Given the demands of new motherhood, it’s amazing that McLachlan has much of an attention span at all. But she takes only a moment to recover from the (admittedly welcome) interruption, which demonstrates her determination to return to the world of pop music, a world from which she withdrew nearly three years ago.
Although Surfacing came out six years ago, McLachlan toured for three years in support of the album. She also did three successive summers of the revolutionary female-focused Lilith Fair, a traveling festival she conceived and spearheaded. Finally, in 1999, she allowed herself a break to enjoy a bit of normal life. After taking time off in 2000 and starting work on new songs, the next year was to be a time for McLachlan to recharge and regroup; instead it turned out to be a year filled with equal measures of joyful anticipation and sorrow.

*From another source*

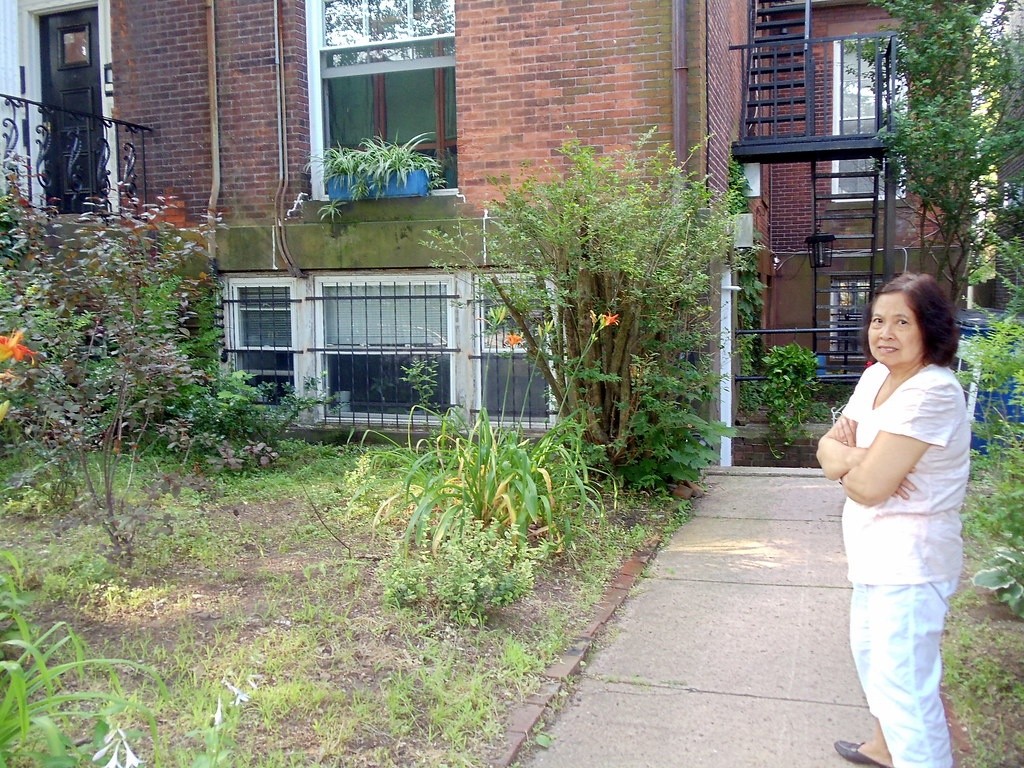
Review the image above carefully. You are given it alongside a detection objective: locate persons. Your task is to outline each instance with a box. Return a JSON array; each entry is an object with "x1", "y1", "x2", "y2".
[{"x1": 814, "y1": 271, "x2": 972, "y2": 768}]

In the summer of 2001, McLachlan and her husband, drummer Ashwin Sood, celebrated the news that they’d be welcoming a child into the world the following spring. This happy announcement was tempered by the reality that McLachlan’s mother had recently been diagnosed with cancer. There was little hope she would survive until the end of the year, let alone to the end of McLachlan’s pregnancy. McLachlan chose to stay by her mother’s side in her final months.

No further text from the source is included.